The US Department of Justices (DOJ) filed a 51-page response to the pre-trial motions seeking to dismiss the charges against John Campos and Chad Elie, on Friday. The defendants were named in the indictments unsealed on Black Friday and find themselves in the position to defend online poker in court on behalf of all Americans.

A 52-page document detailing the DOJ’s response, obtained by Forbes, provides a first look at the strategy it intends to employ in proving its case and substantiating its assault on online poker.

John Campos, former vice chairman of the board and part owner of Sun First Bank and Chad Elie, who operated a payment processor for online poker sites, were charged with numerous offenses including violation of the Unlawful Internet Gambling Enforcement Act (UIGEA),the Illegal Gambling Business Act (IGBA), money laundering, and operating an illegal gambling business. Elie faces an additional charge of conspiracy to commit bank fraud and wire fraud.

The DOJ is seeking to dismiss the contentions the defendants made in their pre-trial motions including challenges to the language and jurisdiction of the laws they are accused of violating and, in Elie’s case, fraud. The DOJ asserts, “the conduct alleged in the Indictment – a scheme through which the charged defendants abused the U.S. financial system in order to fund their illegal operations – amounts to clear violations of the statutes charged.”
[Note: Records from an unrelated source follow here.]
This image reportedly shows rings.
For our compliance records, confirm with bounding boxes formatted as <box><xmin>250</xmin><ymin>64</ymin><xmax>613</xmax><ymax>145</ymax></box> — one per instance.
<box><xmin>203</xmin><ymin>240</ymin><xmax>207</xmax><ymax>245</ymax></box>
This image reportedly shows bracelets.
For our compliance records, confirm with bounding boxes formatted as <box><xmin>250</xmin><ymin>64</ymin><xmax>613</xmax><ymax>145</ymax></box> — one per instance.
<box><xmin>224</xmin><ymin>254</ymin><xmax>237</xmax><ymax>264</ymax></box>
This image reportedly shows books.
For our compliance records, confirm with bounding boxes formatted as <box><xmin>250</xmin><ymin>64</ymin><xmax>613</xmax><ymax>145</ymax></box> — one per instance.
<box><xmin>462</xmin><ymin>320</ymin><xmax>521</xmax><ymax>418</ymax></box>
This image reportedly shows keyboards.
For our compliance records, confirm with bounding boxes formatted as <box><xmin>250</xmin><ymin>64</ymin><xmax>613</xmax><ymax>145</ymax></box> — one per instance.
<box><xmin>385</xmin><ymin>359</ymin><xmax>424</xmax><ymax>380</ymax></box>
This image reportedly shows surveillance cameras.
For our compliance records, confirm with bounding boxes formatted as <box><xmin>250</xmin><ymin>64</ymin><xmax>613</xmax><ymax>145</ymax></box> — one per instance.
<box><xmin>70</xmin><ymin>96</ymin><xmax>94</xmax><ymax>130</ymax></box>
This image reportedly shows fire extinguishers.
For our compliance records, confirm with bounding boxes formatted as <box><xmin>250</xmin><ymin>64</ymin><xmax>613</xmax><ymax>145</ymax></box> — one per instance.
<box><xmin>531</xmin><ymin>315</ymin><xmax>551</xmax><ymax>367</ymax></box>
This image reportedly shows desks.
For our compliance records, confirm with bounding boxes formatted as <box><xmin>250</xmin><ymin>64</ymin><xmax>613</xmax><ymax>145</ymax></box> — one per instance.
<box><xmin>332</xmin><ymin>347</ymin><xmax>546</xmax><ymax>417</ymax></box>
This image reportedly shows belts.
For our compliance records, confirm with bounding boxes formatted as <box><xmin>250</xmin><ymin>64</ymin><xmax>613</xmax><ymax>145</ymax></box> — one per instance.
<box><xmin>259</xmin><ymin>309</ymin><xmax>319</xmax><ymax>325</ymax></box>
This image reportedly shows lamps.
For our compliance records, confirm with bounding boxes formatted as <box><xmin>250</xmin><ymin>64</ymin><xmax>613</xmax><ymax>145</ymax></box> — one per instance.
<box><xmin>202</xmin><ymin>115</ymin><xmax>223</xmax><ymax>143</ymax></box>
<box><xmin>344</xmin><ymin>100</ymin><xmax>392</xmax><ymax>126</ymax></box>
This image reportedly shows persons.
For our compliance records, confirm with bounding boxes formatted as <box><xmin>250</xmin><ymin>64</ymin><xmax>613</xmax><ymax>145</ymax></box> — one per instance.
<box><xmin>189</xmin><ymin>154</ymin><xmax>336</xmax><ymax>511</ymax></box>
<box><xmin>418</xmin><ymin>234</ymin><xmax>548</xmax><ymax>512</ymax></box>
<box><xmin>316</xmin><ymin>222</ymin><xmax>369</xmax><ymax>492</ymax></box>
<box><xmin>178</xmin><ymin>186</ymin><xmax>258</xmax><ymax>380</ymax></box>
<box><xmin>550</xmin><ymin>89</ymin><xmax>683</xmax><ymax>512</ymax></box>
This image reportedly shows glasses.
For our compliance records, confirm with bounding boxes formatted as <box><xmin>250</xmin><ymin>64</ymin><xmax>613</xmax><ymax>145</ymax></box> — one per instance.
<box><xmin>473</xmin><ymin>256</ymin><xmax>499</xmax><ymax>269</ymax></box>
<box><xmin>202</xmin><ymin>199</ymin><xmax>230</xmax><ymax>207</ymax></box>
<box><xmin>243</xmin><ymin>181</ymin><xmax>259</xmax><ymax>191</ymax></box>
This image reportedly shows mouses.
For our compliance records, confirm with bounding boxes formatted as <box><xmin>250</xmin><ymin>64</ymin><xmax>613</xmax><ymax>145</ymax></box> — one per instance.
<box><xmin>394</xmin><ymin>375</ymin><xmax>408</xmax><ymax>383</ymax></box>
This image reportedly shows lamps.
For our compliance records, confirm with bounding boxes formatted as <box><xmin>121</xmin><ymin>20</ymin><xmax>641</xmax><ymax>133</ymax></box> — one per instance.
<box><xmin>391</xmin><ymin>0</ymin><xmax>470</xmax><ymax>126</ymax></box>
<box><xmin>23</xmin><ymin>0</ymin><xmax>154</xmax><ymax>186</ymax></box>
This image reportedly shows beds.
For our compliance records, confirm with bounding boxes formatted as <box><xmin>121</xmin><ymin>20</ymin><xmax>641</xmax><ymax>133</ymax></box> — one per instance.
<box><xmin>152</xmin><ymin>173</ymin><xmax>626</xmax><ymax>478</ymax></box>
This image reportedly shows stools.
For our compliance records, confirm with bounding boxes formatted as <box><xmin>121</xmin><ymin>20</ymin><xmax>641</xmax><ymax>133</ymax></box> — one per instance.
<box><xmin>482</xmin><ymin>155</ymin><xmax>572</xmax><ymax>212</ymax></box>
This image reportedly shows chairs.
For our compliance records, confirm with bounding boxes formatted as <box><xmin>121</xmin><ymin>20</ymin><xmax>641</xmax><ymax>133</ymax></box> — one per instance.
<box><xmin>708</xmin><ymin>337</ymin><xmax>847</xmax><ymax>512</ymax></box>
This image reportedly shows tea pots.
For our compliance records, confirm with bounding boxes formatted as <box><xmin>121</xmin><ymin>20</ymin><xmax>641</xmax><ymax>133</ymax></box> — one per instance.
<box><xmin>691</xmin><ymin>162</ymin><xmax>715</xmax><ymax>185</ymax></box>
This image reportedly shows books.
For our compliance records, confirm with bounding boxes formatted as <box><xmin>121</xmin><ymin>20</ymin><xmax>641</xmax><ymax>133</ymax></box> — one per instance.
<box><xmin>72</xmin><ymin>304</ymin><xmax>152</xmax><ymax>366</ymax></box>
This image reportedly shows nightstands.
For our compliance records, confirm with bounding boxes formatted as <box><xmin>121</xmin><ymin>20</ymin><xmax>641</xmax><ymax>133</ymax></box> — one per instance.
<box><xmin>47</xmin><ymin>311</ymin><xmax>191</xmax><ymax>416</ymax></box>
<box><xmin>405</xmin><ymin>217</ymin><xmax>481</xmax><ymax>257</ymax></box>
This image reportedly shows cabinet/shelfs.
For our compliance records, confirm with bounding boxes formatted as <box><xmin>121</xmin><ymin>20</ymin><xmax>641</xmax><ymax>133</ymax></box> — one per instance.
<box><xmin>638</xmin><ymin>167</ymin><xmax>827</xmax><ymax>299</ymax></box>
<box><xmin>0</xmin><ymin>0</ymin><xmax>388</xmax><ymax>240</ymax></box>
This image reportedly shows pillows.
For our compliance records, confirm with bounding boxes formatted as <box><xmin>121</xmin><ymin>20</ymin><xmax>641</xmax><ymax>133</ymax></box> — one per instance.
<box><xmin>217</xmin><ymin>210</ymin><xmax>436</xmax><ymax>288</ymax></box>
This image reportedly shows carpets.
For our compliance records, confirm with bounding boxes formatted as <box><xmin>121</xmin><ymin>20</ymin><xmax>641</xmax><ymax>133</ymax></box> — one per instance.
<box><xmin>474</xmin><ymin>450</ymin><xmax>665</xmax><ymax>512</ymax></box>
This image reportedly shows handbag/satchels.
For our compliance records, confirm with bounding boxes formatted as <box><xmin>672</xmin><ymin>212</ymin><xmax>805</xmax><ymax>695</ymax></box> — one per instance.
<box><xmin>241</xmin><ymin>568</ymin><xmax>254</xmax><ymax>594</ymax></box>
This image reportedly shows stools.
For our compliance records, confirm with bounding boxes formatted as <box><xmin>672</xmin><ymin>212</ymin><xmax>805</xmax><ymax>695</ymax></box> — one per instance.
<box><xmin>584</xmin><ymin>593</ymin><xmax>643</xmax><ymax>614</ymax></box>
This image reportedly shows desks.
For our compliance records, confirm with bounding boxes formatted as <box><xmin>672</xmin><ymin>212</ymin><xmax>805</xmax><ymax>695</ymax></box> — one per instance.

Additional details of the financial transactions that are the foundation of the Government’s case against the defendants were also disclosed in the document along with allegations of involvement with organized crime.

The legal arguments to be presented in this case are highly anticipated but, in the end, the passage of legislation to regulate the online poker – if successful – would do a lot to diffuse the hype.